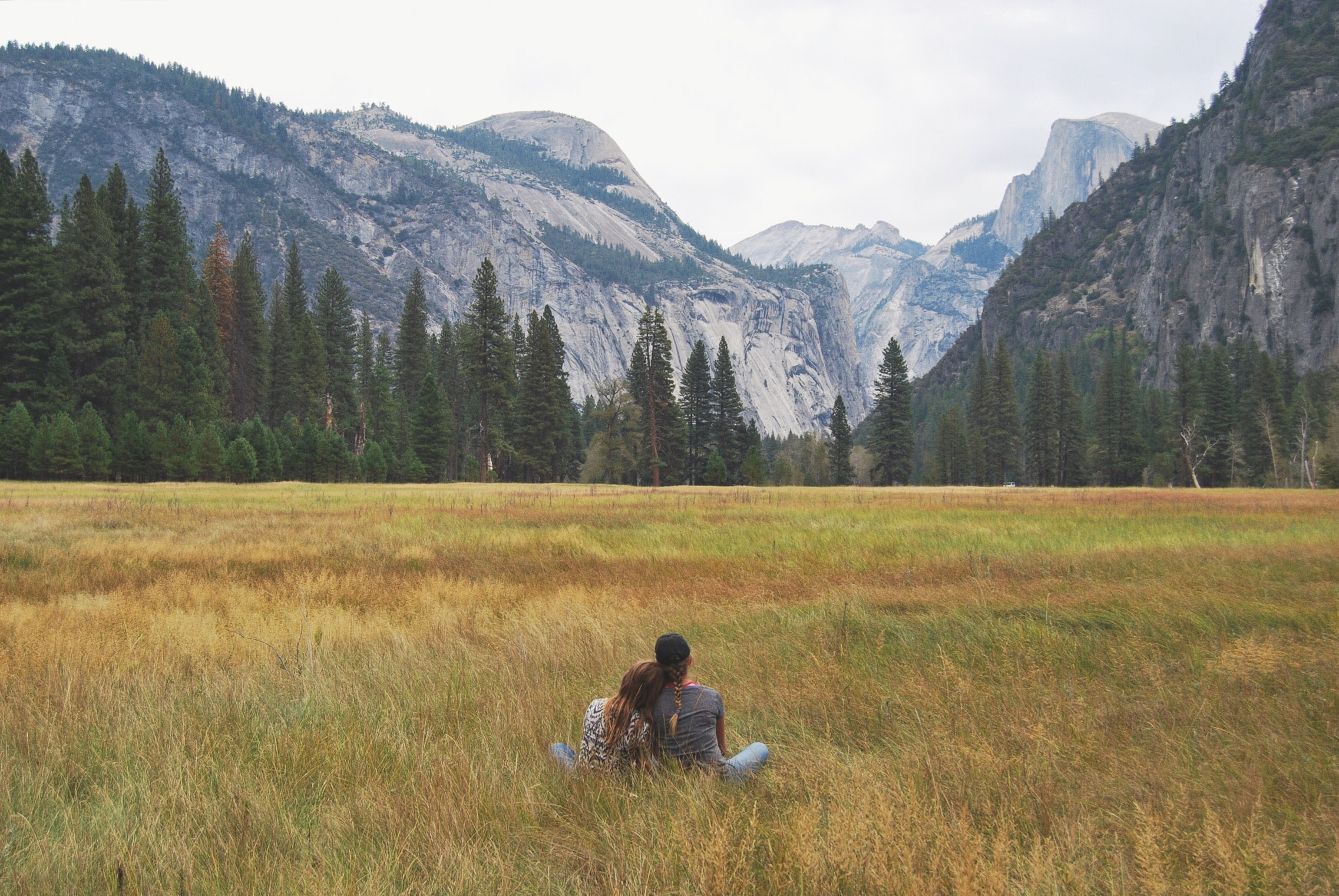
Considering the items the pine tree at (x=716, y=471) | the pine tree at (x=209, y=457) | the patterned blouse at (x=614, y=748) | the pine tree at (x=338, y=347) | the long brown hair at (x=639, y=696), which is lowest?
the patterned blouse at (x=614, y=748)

======

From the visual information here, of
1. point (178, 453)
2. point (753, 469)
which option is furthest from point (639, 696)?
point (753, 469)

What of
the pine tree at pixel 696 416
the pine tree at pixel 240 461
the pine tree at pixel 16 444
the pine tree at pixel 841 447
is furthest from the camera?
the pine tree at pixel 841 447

======

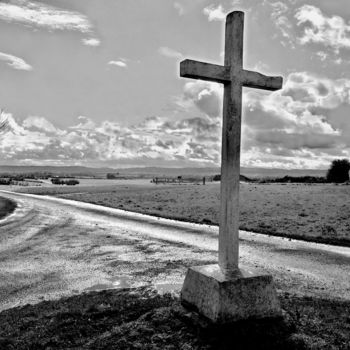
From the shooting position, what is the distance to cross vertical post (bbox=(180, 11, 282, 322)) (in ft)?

======

▸ **What this task involves**
Locate each line in the items above that contains the word "patterned". Copy every one of those lines.

▸ **Worked answer**
Considering the items the pine tree at (x=716, y=471) | the pine tree at (x=209, y=457) | the patterned blouse at (x=614, y=748) | the pine tree at (x=338, y=347) | the long brown hair at (x=639, y=696), which is lowest?
the patterned blouse at (x=614, y=748)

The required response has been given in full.